■ EXERCISE DESCRIPTION
Could you write out the records below exactly, without omitting a line?

(Dataset items)
-=-=-

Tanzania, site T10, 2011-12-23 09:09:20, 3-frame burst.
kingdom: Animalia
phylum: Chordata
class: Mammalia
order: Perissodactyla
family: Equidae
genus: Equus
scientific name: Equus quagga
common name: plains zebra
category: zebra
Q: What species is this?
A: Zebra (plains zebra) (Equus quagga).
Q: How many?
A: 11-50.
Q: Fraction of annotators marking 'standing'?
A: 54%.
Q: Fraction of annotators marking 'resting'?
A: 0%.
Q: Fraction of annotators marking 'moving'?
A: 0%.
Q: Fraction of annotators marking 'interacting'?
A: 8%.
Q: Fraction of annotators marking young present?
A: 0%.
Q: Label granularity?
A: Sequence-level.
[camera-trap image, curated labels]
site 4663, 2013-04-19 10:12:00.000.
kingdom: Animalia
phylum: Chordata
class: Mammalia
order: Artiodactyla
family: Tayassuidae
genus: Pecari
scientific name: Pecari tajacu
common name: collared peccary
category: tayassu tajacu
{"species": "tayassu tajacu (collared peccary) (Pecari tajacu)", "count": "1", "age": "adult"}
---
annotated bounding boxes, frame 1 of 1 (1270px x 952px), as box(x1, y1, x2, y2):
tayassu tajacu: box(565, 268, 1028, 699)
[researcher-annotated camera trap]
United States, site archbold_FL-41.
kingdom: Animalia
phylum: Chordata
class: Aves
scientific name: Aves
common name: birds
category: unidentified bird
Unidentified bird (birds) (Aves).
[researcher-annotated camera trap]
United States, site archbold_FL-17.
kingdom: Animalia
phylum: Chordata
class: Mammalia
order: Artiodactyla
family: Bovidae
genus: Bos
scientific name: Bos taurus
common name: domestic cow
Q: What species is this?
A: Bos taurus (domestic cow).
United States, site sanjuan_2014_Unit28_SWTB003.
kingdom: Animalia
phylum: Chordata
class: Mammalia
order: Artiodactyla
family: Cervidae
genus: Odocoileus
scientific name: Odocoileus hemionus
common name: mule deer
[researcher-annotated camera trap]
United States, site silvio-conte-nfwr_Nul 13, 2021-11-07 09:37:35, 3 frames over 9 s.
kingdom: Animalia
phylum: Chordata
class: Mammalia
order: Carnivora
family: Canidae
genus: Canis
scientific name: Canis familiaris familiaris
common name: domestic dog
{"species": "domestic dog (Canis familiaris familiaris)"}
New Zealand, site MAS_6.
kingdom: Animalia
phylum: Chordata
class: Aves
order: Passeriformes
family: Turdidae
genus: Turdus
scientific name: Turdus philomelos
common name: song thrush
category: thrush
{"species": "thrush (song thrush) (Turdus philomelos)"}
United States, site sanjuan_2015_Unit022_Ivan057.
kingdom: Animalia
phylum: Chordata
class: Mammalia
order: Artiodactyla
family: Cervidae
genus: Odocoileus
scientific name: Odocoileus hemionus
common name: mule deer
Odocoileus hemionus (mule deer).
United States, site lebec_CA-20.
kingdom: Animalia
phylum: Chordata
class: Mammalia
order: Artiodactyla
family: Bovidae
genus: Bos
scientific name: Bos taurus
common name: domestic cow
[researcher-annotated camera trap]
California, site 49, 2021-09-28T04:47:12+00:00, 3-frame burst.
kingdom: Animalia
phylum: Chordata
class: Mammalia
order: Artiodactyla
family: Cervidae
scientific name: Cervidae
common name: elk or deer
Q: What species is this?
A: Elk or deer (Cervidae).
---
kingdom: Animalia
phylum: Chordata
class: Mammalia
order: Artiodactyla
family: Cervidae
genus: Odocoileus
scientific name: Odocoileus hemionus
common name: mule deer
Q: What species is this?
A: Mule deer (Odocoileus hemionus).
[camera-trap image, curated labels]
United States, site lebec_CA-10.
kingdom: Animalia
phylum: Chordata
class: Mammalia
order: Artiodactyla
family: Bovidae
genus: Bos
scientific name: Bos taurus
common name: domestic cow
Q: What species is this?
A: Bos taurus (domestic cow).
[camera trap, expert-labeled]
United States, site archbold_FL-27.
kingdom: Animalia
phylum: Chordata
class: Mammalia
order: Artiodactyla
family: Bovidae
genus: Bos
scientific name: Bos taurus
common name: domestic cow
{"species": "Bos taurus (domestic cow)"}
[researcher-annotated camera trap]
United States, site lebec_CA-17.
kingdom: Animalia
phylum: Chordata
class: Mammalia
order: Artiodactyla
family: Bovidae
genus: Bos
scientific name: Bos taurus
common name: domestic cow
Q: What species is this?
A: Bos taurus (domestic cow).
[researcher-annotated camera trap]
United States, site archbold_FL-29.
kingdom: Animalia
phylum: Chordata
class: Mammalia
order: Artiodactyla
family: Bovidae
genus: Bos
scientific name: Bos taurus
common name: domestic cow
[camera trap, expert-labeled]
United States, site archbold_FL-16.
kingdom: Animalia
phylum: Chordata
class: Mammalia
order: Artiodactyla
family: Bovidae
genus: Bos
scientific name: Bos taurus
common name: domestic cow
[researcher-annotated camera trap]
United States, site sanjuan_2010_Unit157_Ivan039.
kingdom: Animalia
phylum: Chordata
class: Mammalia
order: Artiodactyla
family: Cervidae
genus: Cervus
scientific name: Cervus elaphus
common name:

-=-=-

■ ANSWER TO THIS PROBLEM
Tanzania, site T10, 2011-12-23 09:09:20, 3-frame burst.
kingdom: Animalia
phylum: Chordata
class: Mammalia
order: Perissodactyla
family: Equidae
genus: Equus
scientific name: Equus quagga
common name: plains zebra
category: zebra
Q: What species is this?
A: Zebra (plains zebra) (Equus quagga).
Q: How many?
A: 11-50.
Q: Fraction of annotators marking 'standing'?
A: 54%.
Q: Fraction of annotators marking 'resting'?
A: 0%.
Q: Fraction of annotators marking 'moving'?
A: 0%.
Q: Fraction of annotators marking 'interacting'?
A: 8%.
Q: Fraction of annotators marking young present?
A: 0%.
Q: Label granularity?
A: Sequence-level.
[camera-trap image, curated labels]
site 4663, 2013-04-19 10:12:00.000.
kingdom: Animalia
phylum: Chordata
class: Mammalia
order: Artiodactyla
family: Tayassuidae
genus: Pecari
scientific name: Pecari tajacu
common name: collared peccary
category: tayassu tajacu
{"species": "tayassu tajacu (collared peccary) (Pecari tajacu)", "count": "1", "age": "adult"}
---
annotated bounding boxes, frame 1 of 1 (1270px x 952px), as box(x1, y1, x2, y2):
tayassu tajacu: box(565, 268, 1028, 699)
[researcher-annotated camera trap]
United States, site archbold_FL-41.
kingdom: Animalia
phylum: Chordata
class: Aves
scientific name: Aves
common name: birds
category: unidentified bird
Unidentified bird (birds) (Aves).
[researcher-annotated camera trap]
United States, site archbold_FL-17.
kingdom: Animalia
phylum: Chordata
class: Mammalia
order: Artiodactyla
family: Bovidae
genus: Bos
scientific name: Bos taurus
common name: domestic cow
Q: What species is this?
A: Bos taurus (domestic cow).
United States, site sanjuan_2014_Unit28_SWTB003.
kingdom: Animalia
phylum: Chordata
class: Mammalia
order: Artiodactyla
family: Cervidae
genus: Odocoileus
scientific name: Odocoileus hemionus
common name: mule deer
[researcher-annotated camera trap]
United States, site silvio-conte-nfwr_Nul 13, 2021-11-07 09:37:35, 3 frames over 9 s.
kingdom: Animalia
phylum: Chordata
class: Mammalia
order: Carnivora
family: Canidae
genus: Canis
scientific name: Canis familiaris familiaris
common name: domestic dog
{"species": "domestic dog (Canis familiaris familiaris)"}
New Zealand, site MAS_6.
kingdom: Animalia
phylum: Chordata
class: Aves
order: Passeriformes
family: Turdidae
genus: Turdus
scientific name: Turdus philomelos
common name: song thrush
category: thrush
{"species": "thrush (song thrush) (Turdus philomelos)"}
United States, site sanjuan_2015_Unit022_Ivan057.
kingdom: Animalia
phylum: Chordata
class: Mammalia
order: Artiodactyla
family: Cervidae
genus: Odocoileus
scientific name: Odocoileus hemionus
common name: mule deer
Odocoileus hemionus (mule deer).
United States, site lebec_CA-20.
kingdom: Animalia
phylum: Chordata
class: Mammalia
order: Artiodactyla
family: Bovidae
genus: Bos
scientific name: Bos taurus
common name: domestic cow
[researcher-annotated camera trap]
California, site 49, 2021-09-28T04:47:12+00:00, 3-frame burst.
kingdom: Animalia
phylum: Chordata
class: Mammalia
order: Artiodactyla
family: Cervidae
scientific name: Cervidae
common name: elk or deer
Q: What species is this?
A: Elk or deer (Cervidae).
---
kingdom: Animalia
phylum: Chordata
class: Mammalia
order: Artiodactyla
family: Cervidae
genus: Odocoileus
scientific name: Odocoileus hemionus
common name: mule deer
Q: What species is this?
A: Mule deer (Odocoileus hemionus).
[camera-trap image, curated labels]
United States, site lebec_CA-10.
kingdom: Animalia
phylum: Chordata
class: Mammalia
order: Artiodactyla
family: Bovidae
genus: Bos
scientific name: Bos taurus
common name: domestic cow
Q: What species is this?
A: Bos taurus (domestic cow).
[camera trap, expert-labeled]
United States, site archbold_FL-27.
kingdom: Animalia
phylum: Chordata
class: Mammalia
order: Artiodactyla
family: Bovidae
genus: Bos
scientific name: Bos taurus
common name: domestic cow
{"species": "Bos taurus (domestic cow)"}
[researcher-annotated camera trap]
United States, site lebec_CA-17.
kingdom: Animalia
phylum: Chordata
class: Mammalia
order: Artiodactyla
family: Bovidae
genus: Bos
scientific name: Bos taurus
common name: domestic cow
Q: What species is this?
A: Bos taurus (domestic cow).
[researcher-annotated camera trap]
United States, site archbold_FL-29.
kingdom: Animalia
phylum: Chordata
class: Mammalia
order: Artiodactyla
family: Bovidae
genus: Bos
scientific name: Bos taurus
common name: domestic cow
[camera trap, expert-labeled]
United States, site archbold_FL-16.
kingdom: Animalia
phylum: Chordata
class: Mammalia
order: Artiodactyla
family: Bovidae
genus: Bos
scientific name: Bos taurus
common name: domestic cow
[researcher-annotated camera trap]
United States, site sanjuan_2010_Unit157_Ivan039.
kingdom: Animalia
phylum: Chordata
class: Mammalia
order: Artiodactyla
family: Cervidae
genus: Cervus
scientific name: Cervus elaphus
common name:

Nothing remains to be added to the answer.